Clue

A Clue is the object model that CluedIn expects from third party systems in the form of data. It is the language that CluedIn speaks. It is the role of the developer that is implementing the CluedIn solution to map custom data formats into this universal data model. The Clue can take two main formats, JSON or XML. Despite what programming language is used to send this data to CluedIn, CluedIn only requires that you send it in either of these two formats.

A Clue is an object model that CluedIn provide because it has generically mapped every object type that we commonly work with. It is an all purpose data structure and object model that can generically allow you to map Companies, People, Tasks, Documents or other custom types.

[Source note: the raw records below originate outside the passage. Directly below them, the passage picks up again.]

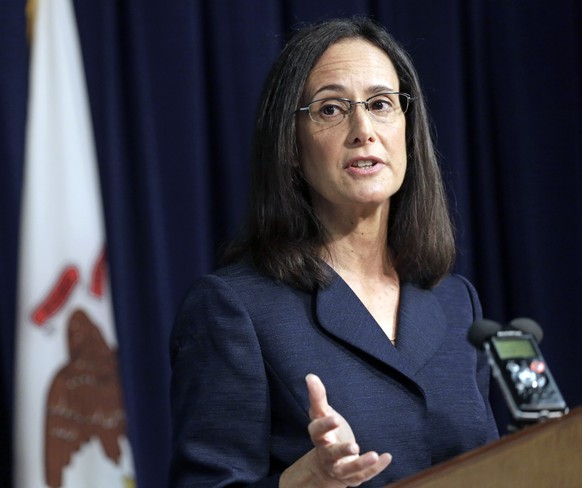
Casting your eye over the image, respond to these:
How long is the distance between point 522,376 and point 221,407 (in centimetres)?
Result: 64

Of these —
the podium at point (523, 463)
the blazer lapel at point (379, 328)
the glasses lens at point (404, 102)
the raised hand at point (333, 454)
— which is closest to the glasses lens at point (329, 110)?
the glasses lens at point (404, 102)

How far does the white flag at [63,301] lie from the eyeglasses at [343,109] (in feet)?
2.48

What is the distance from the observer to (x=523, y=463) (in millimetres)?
1112

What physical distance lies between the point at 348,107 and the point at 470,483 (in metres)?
0.98

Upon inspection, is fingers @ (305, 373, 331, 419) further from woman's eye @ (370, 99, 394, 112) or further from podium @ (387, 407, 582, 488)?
woman's eye @ (370, 99, 394, 112)

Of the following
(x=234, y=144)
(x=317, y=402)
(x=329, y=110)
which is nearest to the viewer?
(x=317, y=402)

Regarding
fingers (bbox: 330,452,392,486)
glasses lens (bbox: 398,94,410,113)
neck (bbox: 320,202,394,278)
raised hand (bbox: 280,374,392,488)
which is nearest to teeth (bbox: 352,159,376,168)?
neck (bbox: 320,202,394,278)

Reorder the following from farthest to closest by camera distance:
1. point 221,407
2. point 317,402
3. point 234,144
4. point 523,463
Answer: point 234,144 → point 221,407 → point 317,402 → point 523,463

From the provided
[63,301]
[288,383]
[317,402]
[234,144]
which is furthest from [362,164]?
[234,144]

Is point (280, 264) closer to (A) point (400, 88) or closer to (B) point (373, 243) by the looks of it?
(B) point (373, 243)

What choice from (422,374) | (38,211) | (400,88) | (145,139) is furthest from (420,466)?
(145,139)

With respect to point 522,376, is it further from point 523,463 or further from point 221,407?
point 221,407

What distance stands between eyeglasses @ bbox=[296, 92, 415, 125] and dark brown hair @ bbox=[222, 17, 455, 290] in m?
0.04

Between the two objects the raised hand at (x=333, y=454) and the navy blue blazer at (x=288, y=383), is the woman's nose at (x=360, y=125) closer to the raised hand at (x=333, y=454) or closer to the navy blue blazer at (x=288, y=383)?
the navy blue blazer at (x=288, y=383)
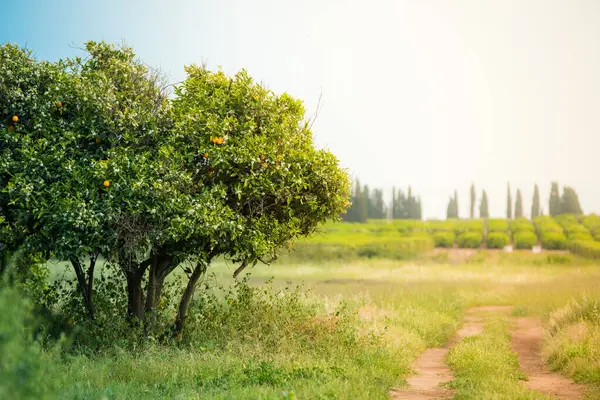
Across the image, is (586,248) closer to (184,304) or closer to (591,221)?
(591,221)

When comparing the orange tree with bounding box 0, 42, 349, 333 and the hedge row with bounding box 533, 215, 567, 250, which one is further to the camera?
the hedge row with bounding box 533, 215, 567, 250

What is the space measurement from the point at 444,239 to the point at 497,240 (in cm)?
439

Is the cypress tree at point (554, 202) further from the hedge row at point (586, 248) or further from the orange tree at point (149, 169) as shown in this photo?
the orange tree at point (149, 169)

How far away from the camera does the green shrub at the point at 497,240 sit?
51.1 m

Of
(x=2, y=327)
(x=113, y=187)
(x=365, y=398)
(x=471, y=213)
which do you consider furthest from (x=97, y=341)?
(x=471, y=213)

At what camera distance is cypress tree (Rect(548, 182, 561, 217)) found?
52.2m

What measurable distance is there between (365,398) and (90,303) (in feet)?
29.7

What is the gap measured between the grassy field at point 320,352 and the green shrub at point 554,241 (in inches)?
692

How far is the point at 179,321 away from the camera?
53.7 feet

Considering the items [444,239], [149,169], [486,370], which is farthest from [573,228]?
[149,169]

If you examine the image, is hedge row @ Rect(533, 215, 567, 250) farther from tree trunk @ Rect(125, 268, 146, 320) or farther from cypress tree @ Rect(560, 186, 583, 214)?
tree trunk @ Rect(125, 268, 146, 320)

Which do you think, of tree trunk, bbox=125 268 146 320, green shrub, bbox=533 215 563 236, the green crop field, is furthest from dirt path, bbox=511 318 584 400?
green shrub, bbox=533 215 563 236

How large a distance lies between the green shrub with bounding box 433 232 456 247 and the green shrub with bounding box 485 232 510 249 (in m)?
2.90

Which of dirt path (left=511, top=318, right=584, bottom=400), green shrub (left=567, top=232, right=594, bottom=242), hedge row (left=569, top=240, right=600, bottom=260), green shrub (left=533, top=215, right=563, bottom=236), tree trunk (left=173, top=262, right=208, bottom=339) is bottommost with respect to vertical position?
dirt path (left=511, top=318, right=584, bottom=400)
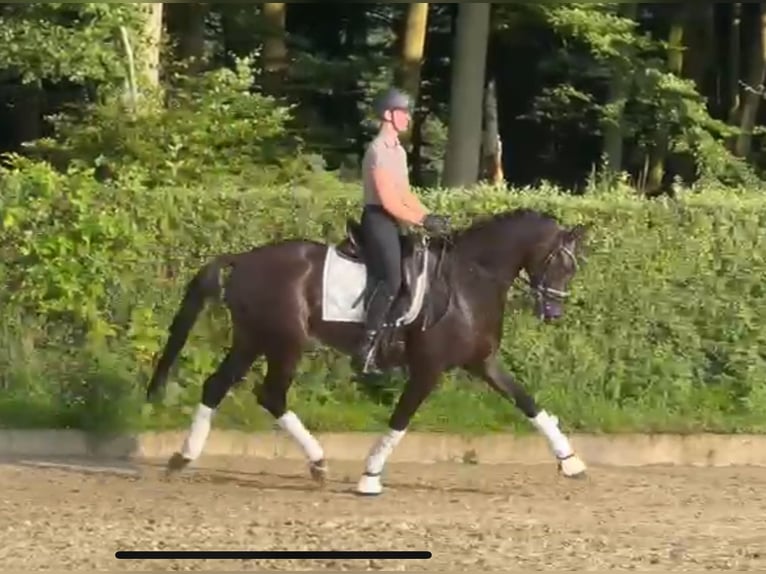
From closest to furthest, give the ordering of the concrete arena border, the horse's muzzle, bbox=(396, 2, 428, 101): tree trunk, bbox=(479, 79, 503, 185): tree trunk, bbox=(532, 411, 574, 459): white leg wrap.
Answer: the horse's muzzle → bbox=(532, 411, 574, 459): white leg wrap → the concrete arena border → bbox=(396, 2, 428, 101): tree trunk → bbox=(479, 79, 503, 185): tree trunk

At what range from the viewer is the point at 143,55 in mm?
18109

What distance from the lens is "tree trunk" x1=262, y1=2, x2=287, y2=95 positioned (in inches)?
910

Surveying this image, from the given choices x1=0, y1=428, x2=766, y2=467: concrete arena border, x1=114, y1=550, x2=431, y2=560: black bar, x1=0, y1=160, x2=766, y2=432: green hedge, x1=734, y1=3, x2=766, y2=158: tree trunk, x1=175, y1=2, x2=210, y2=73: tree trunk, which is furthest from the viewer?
x1=734, y1=3, x2=766, y2=158: tree trunk

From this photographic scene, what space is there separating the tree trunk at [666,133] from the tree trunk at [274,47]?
5194 mm

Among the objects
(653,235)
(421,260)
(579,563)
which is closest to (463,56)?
(653,235)

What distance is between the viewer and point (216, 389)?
11938 mm

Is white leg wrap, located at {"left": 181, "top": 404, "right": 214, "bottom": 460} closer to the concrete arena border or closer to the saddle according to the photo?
the saddle

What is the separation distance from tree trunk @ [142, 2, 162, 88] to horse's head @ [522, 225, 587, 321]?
A: 731cm

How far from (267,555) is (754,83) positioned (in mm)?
18803

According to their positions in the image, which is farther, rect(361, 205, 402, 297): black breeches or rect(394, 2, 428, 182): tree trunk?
rect(394, 2, 428, 182): tree trunk

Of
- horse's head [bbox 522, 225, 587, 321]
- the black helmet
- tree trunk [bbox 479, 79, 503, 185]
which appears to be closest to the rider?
the black helmet

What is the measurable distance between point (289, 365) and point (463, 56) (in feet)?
34.8

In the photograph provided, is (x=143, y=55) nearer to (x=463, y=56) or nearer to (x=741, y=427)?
(x=463, y=56)

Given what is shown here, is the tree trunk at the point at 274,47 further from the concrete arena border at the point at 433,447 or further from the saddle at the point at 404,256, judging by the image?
the saddle at the point at 404,256
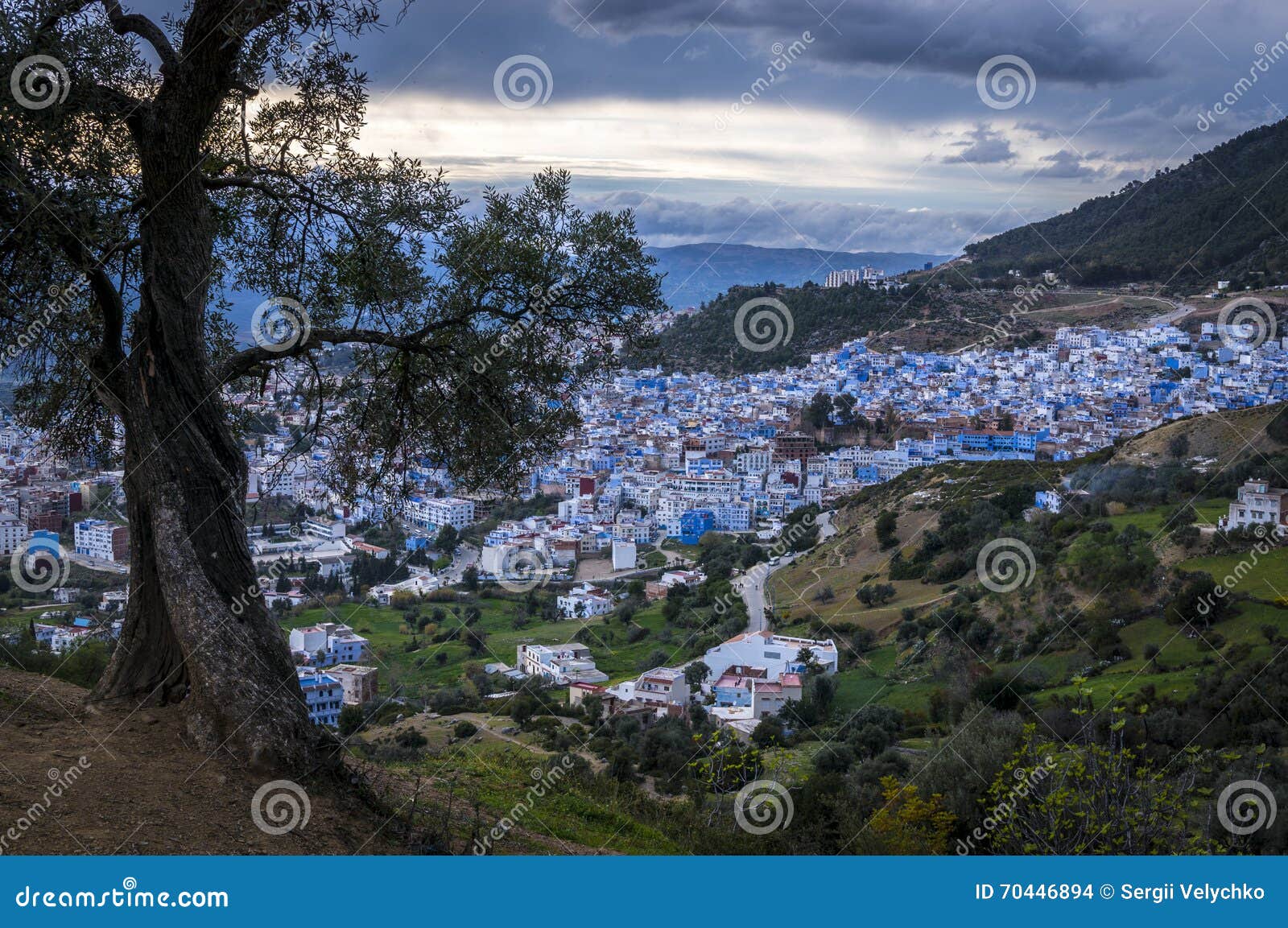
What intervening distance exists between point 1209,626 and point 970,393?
81.1 ft

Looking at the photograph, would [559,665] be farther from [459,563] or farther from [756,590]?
[756,590]

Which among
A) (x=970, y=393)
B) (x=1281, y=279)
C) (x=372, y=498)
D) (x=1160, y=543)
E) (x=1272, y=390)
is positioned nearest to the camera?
(x=372, y=498)

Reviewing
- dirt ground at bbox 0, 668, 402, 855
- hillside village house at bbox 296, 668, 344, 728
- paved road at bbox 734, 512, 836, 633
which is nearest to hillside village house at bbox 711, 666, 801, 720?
paved road at bbox 734, 512, 836, 633

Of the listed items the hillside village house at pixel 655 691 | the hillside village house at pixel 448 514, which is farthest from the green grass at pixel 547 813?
the hillside village house at pixel 448 514

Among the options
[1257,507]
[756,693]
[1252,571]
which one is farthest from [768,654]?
[1257,507]

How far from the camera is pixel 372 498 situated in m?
6.37

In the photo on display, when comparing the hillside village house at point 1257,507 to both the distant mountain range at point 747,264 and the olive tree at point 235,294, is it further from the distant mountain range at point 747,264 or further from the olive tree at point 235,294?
the olive tree at point 235,294

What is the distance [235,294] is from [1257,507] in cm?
2129

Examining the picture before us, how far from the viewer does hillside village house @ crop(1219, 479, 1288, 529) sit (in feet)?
66.7

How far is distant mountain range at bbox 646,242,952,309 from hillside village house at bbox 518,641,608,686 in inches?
309

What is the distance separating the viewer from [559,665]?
16578 mm

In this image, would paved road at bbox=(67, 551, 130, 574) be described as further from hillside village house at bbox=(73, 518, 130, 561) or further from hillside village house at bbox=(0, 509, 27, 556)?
hillside village house at bbox=(0, 509, 27, 556)

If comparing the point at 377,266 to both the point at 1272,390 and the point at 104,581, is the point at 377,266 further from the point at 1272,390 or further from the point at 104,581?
the point at 1272,390

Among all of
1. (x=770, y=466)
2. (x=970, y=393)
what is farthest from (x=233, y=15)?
(x=970, y=393)
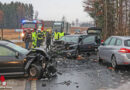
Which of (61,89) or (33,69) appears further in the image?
(33,69)

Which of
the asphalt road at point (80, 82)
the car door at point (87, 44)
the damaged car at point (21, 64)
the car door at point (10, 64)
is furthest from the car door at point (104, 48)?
the car door at point (10, 64)

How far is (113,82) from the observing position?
8.47 metres

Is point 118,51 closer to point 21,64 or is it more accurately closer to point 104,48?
point 104,48

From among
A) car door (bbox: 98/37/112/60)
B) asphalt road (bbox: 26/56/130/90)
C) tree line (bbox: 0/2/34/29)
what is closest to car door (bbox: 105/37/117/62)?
car door (bbox: 98/37/112/60)

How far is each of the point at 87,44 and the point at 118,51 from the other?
6.67m

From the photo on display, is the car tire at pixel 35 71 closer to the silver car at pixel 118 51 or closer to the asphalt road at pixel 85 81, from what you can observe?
the asphalt road at pixel 85 81

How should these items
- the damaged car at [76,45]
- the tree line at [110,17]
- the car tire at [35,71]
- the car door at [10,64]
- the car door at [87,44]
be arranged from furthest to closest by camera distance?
1. the tree line at [110,17]
2. the car door at [87,44]
3. the damaged car at [76,45]
4. the car tire at [35,71]
5. the car door at [10,64]

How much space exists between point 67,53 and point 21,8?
427 ft

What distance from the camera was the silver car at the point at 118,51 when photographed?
10523 mm

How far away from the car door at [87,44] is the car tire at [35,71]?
8.03 m

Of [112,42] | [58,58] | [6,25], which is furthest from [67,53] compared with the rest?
[6,25]

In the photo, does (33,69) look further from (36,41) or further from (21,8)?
(21,8)

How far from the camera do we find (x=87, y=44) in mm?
17484

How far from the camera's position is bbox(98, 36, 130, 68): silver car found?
10.5 m
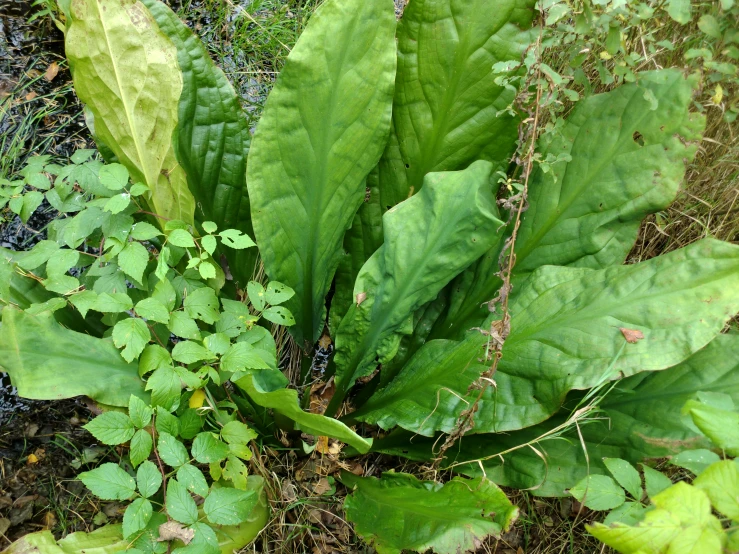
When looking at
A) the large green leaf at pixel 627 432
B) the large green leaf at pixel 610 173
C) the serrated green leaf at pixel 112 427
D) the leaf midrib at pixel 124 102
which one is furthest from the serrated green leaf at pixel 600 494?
the leaf midrib at pixel 124 102

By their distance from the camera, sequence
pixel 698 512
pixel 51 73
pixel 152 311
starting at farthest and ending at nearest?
pixel 51 73, pixel 152 311, pixel 698 512

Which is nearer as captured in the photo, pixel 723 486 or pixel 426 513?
pixel 723 486

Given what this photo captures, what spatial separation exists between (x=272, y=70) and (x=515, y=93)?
920mm

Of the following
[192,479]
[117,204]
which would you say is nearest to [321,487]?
[192,479]

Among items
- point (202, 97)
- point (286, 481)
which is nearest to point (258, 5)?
point (202, 97)

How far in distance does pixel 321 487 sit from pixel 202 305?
1.92 feet

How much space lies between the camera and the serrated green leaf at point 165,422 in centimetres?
110

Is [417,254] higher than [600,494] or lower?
higher

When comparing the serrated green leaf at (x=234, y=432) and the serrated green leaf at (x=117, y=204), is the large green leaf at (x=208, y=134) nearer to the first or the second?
the serrated green leaf at (x=117, y=204)

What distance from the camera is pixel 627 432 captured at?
1150 millimetres

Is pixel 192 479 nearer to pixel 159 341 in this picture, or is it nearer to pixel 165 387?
pixel 165 387

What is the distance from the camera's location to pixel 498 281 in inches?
53.2

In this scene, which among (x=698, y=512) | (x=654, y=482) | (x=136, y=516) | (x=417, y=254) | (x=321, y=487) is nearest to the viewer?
(x=698, y=512)

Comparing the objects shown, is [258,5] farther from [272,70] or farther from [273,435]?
[273,435]
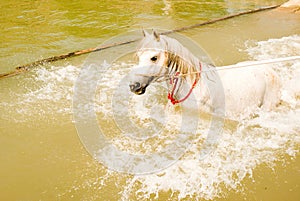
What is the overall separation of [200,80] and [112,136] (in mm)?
1887

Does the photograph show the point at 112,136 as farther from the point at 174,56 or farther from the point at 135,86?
the point at 174,56

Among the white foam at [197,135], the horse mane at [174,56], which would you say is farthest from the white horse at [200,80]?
the white foam at [197,135]

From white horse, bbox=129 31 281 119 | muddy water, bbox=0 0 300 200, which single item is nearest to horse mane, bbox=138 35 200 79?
white horse, bbox=129 31 281 119

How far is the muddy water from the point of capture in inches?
142

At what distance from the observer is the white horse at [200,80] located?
3625 millimetres

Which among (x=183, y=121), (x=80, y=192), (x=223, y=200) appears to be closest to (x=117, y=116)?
(x=183, y=121)

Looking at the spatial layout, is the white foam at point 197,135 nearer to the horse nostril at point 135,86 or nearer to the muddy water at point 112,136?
the muddy water at point 112,136

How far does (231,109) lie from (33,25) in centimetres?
892

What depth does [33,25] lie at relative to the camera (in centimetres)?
1018

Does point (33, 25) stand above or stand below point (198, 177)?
above

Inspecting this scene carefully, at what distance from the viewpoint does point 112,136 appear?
4.66 meters

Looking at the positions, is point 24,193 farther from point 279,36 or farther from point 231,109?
point 279,36

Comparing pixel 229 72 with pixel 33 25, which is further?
pixel 33 25

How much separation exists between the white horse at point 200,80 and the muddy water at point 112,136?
382 mm
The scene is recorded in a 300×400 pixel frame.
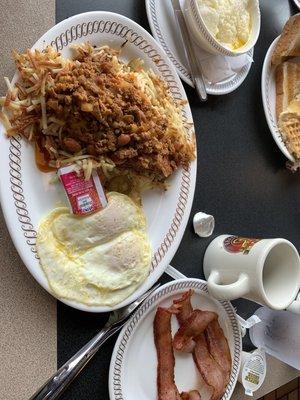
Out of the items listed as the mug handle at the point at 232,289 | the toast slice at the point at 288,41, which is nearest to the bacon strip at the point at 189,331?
the mug handle at the point at 232,289

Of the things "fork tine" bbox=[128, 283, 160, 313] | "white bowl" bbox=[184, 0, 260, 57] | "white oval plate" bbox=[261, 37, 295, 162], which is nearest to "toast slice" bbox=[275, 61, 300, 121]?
"white oval plate" bbox=[261, 37, 295, 162]

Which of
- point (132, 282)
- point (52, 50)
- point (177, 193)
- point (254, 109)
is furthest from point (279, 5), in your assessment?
point (132, 282)

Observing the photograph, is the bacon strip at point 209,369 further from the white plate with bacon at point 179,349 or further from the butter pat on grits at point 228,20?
the butter pat on grits at point 228,20

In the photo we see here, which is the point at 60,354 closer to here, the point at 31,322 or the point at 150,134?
the point at 31,322

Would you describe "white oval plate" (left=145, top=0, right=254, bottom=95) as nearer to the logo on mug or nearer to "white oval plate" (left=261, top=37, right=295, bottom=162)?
"white oval plate" (left=261, top=37, right=295, bottom=162)

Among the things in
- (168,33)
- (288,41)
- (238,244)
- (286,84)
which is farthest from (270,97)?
(238,244)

This means that each Clue has some generic, catch-all properties, but also the ability to map properties that we have never seen before.

It is the goal of a Clue to find other Clue or Entity objects that already exist within your CluedIn account and either merge, connect or enrich those records.

A Clue is made up of generic properties and then a property bag to place all data that doesn’t not fit into a common well known object type. The Clue also has a way to add Entity Codes, which are a unique reference to an object. It also allows you to map Edges, which are references to other objects that may exist now, or in the future or never.

For more advanced uses, the Clue will also allow you to map:

  • A Preview Image
  • Authors
  • Aliases
  • Change Verbs
  • Extracted Content e.g. Content of a file.
  • Uri
  • Tags
  • External Uri’s

A Clue can have many Entity Codes associated with it. Imagine that you were integrating a record on a company and you had data on their local business identifier, website, LinkedIn URL, Facebook URL. These would all be considered ways to uniquely identify a company. Some are questionable as being unique identifiers, but most of the time we can accept that in more cases than not, they will be unique. For example, you could argue that a website is not a unique reference as chances are that you have purchased the website domain off a business that went bankrupt. This is completely fair, but we need to realize if this is the greater “evil” or not. More than often, a website will be unique to a company, but potentially not for a particular legal entity of that company, and for those times that it is not, we know that we might need to manually intervene in those records at a later point in time.

An Entity Code is made up from 5 different pieces:

  • Entity Type
  • Provider Definition Id
  • Id
  • Origin
  • Organization Id

This combination will allow us to achieve absolute uniqueness across any data source that we interact with.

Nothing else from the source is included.